No matter who wins the Republican presidential nomination, President Obama is in for what will probably be the toughest fight for his political life. And because his campaign cannot afford to take any constituency for granted, First Lady Michelle Obama launched this week Women for Obama, a fundraising and grassroots group whose primary goal is to re-engage the people who supported her husband in 2008, attract new supporters and help get out the vote in 2012.
“This is a special group dedicated to growing this campaign from the ground up.

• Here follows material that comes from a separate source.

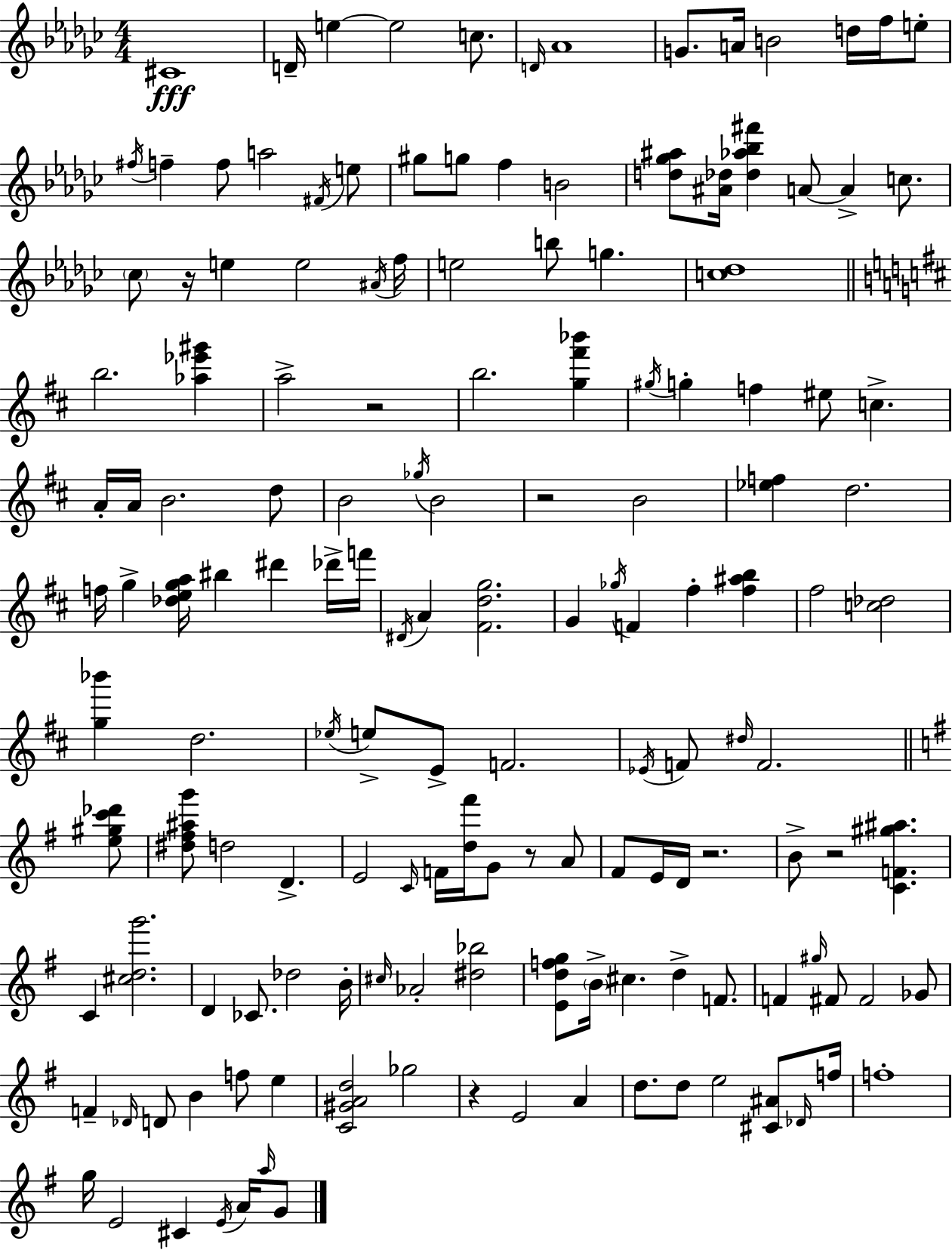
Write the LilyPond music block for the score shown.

Because we know better than anyone that movements for real and lasting change have got to start at the grassroots — and they’re sustained by the relationships we develop with one another,” Obama said in an e-mail to supporters. “Together, that’s what we’re going to do — build relationships with supporters, new and old, and grow this campaign — one woman at a time.”
The first lady said that throughout her travels around the nation she has met countless women who are “determined to leave a better world for our children and give them opportunities we never even dreamed of.” She also said that the president, who was raised by a single mother who sometimes struggled financially, understands the challenges that many women face as they struggle to make ends meet and make their children’s dreams come true.
Obama cited health care reform, higher education standards, job training programs at community colleges and the Lilly Ledbetter Fair Pay Act as examples of the kinds of investments that Obama’s administration has made in women and families.